- _Soal A_
Kembalikan salinan persis bagian teks sumber mulai dari "Kekerasan Seksual dan" sampai dengan "anti terhadap LGBT.".

- _Teks Sumber_
□ □ □ □

Kekerasan Seksual dan Diskriminasi LGBT
Meski UU TPKS telah disahkan, kekerasan terhadap perempuan, termasuk kekerasan seksual masih banyak terjadi. Di tempat kerja, ruang pendidikan, media sosial, ranah personal, tempat ibadah, hingga yang tersistematis dilakukan oleh negara. Menurut data Komnas Perempuan, pada tahun 2022 terjadi 459.094 kasus kekerasan terhadap perempuan, dengan kekerasan seksual sebagai bentuk yang paling dominan, yaitu 2.228 kasus (38,21%). Diskriminasi terhadap LGBT juga masih marak terjadi, banyak elit politik bahkan mengeluarkan regulasi yang anti terhadap LGBT.
Permasalahan dan Komersialisasi Pendidikan
Kemudian, bagi sektor pendidikan dapat dilihat dari beberapa aspek, diantaranya adalah akses, kualitas, dan orientasi pendidikan. Menurut data BPS menunjukan bahwa semakin sedikit jumlah masyarakat yang bisa mengenyam pendidikan mulai dari pendidikan dasar hingga tinggi. Tidak meratanya akses pendidikan turut memperluas ketimpangan antara partisipasi pendidikan di kota dan desa. Hanya 22,45% penduduk di pedesaan yang menamatkan pendidikan hingga sekolah menengah atau sederajat, sedangkan sebanyak 36,22% yang menamatkan pendidikan SD atau sederajat. Di perguruan tinggi, apalagi pasca disahkannya UU Cipta Kerja, kampus berlomba bertransformasi menjadi kampus PTNBH atau modeling corporate university, Negara melepaskan tanggung jawab pembiayaan dan memberikan wewenang kepada kampus untuk mencari pendanaannya sendiri. PTN BH dalam jeratan turbulensi pasar yang dimana hal tersebut mendongkrak biaya pendidikan semakin
tinggi melebihi tingkat inflasi kebutuhan pokok. Akan mengintegrasikan dengan regulasi student loans (pinjaman biaya pendidikan) sebagai fase laju perkembangan ‘kapitalisme finansial’ dalam lingkup pendidikan tinggi. Skema student loans akan mengantarkan kita kepada krisis-multidimensi yang lebih luas.

□ □ □ □

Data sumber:
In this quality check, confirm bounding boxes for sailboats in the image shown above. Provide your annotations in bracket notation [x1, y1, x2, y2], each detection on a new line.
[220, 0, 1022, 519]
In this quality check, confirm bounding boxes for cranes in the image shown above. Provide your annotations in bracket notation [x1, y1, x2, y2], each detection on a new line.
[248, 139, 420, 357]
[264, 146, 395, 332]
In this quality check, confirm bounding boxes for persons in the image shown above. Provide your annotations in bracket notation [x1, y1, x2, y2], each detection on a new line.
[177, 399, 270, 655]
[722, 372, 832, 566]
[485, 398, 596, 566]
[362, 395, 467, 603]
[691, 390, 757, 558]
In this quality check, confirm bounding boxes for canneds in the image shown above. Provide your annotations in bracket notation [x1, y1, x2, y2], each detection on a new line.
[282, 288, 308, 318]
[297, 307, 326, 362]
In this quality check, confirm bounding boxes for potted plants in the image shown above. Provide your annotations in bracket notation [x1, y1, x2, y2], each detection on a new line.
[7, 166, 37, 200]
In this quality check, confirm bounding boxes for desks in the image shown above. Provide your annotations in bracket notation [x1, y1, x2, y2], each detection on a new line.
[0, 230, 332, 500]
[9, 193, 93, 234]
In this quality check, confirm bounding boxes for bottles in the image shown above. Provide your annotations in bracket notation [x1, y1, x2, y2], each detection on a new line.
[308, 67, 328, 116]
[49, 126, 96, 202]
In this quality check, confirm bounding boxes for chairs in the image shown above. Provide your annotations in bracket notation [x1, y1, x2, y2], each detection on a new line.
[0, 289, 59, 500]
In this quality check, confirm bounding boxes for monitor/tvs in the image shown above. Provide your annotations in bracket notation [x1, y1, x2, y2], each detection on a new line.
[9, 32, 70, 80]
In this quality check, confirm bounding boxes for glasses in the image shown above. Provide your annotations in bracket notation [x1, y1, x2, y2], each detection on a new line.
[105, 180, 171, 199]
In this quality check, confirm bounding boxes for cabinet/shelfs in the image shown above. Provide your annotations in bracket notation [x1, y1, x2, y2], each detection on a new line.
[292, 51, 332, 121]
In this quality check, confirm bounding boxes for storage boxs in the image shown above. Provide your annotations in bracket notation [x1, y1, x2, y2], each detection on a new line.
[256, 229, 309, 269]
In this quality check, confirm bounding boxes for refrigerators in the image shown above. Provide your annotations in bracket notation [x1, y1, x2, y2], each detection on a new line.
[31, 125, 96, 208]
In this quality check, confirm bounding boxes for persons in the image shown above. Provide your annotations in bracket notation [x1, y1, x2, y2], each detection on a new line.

□ □ □ □

- _Soal B_
Pada catatan di atas, tukar "quality check" dengan "audit" mulai dari baris yang memuat "In this quality check, confirm bounding boxes for canneds" sampai dengan baris yang memuat "[256, 229, 309, 269]". Berikan hanya baris-baris tersebut dan biarkan bagian lainnya tetap sama.

- _Jawaban Benar A_
Kekerasan Seksual dan Diskriminasi LGBT
Meski UU TPKS telah disahkan, kekerasan terhadap perempuan, termasuk kekerasan seksual masih banyak terjadi. Di tempat kerja, ruang pendidikan, media sosial, ranah personal, tempat ibadah, hingga yang tersistematis dilakukan oleh negara. Menurut data Komnas Perempuan, pada tahun 2022 terjadi 459.094 kasus kekerasan terhadap perempuan, dengan kekerasan seksual sebagai bentuk yang paling dominan, yaitu 2.228 kasus (38,21%). Diskriminasi terhadap LGBT juga masih marak terjadi, banyak elit politik bahkan mengeluarkan regulasi yang anti terhadap LGBT.

- _Jawaban Benar B_
In this audit, confirm bounding boxes for canneds in the image shown above. Provide your annotations in bracket notation [x1, y1, x2, y2], each detection on a new line.
[282, 288, 308, 318]
[297, 307, 326, 362]
In this audit, confirm bounding boxes for potted plants in the image shown above. Provide your annotations in bracket notation [x1, y1, x2, y2], each detection on a new line.
[7, 166, 37, 200]
In this audit, confirm bounding boxes for desks in the image shown above. Provide your annotations in bracket notation [x1, y1, x2, y2], each detection on a new line.
[0, 230, 332, 500]
[9, 193, 93, 234]
In this audit, confirm bounding boxes for bottles in the image shown above. Provide your annotations in bracket notation [x1, y1, x2, y2], each detection on a new line.
[308, 67, 328, 116]
[49, 126, 96, 202]
In this audit, confirm bounding boxes for chairs in the image shown above. Provide your annotations in bracket notation [x1, y1, x2, y2], each detection on a new line.
[0, 289, 59, 500]
In this audit, confirm bounding boxes for monitor/tvs in the image shown above. Provide your annotations in bracket notation [x1, y1, x2, y2], each detection on a new line.
[9, 32, 70, 80]
In this audit, confirm bounding boxes for glasses in the image shown above. Provide your annotations in bracket notation [x1, y1, x2, y2], each detection on a new line.
[105, 180, 171, 199]
In this audit, confirm bounding boxes for cabinet/shelfs in the image shown above. Provide your annotations in bracket notation [x1, y1, x2, y2], each detection on a new line.
[292, 51, 332, 121]
In this audit, confirm bounding boxes for storage boxs in the image shown above. Provide your annotations in bracket notation [x1, y1, x2, y2], each detection on a new line.
[256, 229, 309, 269]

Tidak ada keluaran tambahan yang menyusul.